Wordless writing, illegible writing, new forms of writing.
Asemic writing has no semantic content. The letters are illegible, invented, or primal. The text has no verbal sense. Through its formatting and structure, it may suggest a type of document, or coded diagram, thereby, hint at meaning. Asemic writing can be understood through aesthetic intuition… through gut feeling. Each of my paintings is a story, an anatomy, a map or ancient scroll that the trained mind can decipher… the deciphering being the training that it takes to understand, to read the text of the story the viewer imagines, the feelings the painting invokes, the experiences it awakens.
The letters of my alphabet are numerous… each letter being a line, but the full impact of the letter on its word being described by the shape of the line. It is as if the lower curve of the letter "S" modifies the meaning of the top curve of the letter "S" so that the letter could either be a sharp "S" or soft "S" or a sly "S" depending on its curves…
So each line is a letter. But each line/letter slightly modifies the meaning of the letters surrounding it until the lines form a series and thus a word. So a words meaning can subtly change, similar to the 250 (or however many) words the Inuit have for describing snow… always starting with an "S" and its associated sounds and intuitions depending on its shape… and always spelt "S-N-O-W", with each letter gently influencing the full description of the snow. So you see my written language has an infinite number of ways to describe snow…

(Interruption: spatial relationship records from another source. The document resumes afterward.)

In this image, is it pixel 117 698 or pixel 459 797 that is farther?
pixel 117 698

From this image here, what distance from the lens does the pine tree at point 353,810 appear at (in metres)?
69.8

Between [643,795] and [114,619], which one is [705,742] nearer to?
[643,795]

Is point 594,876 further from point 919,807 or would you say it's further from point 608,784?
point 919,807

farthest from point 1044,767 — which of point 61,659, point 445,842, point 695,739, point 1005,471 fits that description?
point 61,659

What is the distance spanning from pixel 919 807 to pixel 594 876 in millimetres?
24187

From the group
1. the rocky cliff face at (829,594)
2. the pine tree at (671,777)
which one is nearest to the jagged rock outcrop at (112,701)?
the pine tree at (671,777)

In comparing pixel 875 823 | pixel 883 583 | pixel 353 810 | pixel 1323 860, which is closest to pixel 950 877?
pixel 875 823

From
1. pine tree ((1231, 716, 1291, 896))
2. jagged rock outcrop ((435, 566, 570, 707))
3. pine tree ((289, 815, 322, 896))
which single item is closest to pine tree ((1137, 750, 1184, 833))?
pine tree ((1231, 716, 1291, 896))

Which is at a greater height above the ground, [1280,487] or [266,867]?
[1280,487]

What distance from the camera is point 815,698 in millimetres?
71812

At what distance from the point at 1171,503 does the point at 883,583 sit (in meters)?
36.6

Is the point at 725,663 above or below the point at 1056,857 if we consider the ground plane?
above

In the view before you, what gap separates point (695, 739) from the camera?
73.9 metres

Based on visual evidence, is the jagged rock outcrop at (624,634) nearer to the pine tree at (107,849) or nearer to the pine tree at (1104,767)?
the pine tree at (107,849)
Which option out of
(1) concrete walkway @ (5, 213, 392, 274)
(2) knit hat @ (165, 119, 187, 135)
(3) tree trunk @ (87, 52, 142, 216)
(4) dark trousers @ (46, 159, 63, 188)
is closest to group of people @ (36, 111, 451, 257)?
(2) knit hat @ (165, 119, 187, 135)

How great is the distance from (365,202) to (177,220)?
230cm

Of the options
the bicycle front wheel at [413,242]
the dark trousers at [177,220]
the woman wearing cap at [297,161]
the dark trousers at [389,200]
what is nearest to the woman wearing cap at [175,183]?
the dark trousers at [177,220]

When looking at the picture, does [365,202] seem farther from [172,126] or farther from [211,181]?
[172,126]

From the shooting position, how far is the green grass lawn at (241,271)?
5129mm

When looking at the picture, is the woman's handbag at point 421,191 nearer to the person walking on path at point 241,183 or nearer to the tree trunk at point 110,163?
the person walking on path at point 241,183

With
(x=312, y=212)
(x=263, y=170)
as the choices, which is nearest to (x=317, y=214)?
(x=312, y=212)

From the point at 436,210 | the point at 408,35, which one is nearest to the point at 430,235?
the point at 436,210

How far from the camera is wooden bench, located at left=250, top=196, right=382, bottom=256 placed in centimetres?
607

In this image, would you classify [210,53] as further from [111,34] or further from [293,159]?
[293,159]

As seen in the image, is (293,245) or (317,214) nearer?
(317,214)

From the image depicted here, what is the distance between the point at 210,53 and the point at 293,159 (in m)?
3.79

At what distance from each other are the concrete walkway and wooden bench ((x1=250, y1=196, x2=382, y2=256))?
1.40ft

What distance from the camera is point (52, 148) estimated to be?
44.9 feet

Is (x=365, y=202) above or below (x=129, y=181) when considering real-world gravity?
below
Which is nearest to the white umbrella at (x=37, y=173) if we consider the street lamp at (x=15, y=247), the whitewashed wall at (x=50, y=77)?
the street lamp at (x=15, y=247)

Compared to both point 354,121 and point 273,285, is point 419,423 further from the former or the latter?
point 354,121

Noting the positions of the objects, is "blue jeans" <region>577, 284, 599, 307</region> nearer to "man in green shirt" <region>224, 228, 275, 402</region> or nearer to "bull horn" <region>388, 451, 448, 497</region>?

… and of course the meaning of each series, of each word, effects the meaning of the words around it, a gently rolling of infinite subtlety of meaning. Ultimately the story, scientific description, or mapped code is the landscape formed by the lines and series… and the landscape is not fixed, it changes according to which direction your eye moves across it… just as a steep decline is easy to slide down, but a steep incline almost impossible to climb up. So to understand the text you need to stop awhile and meditate on the landscape, letting your eye and mind flow over the curves and swirls until your aesthetic intuition begins to unravel and decipher the text.
The story is my story of my state when painting, of my feeling for the painting, of my feeling for the subject, of my feeling for myself and my brush. The story is also yours, the viewer, of your state, and the filters you employ (your judgments) to decipher my communication… then you understand.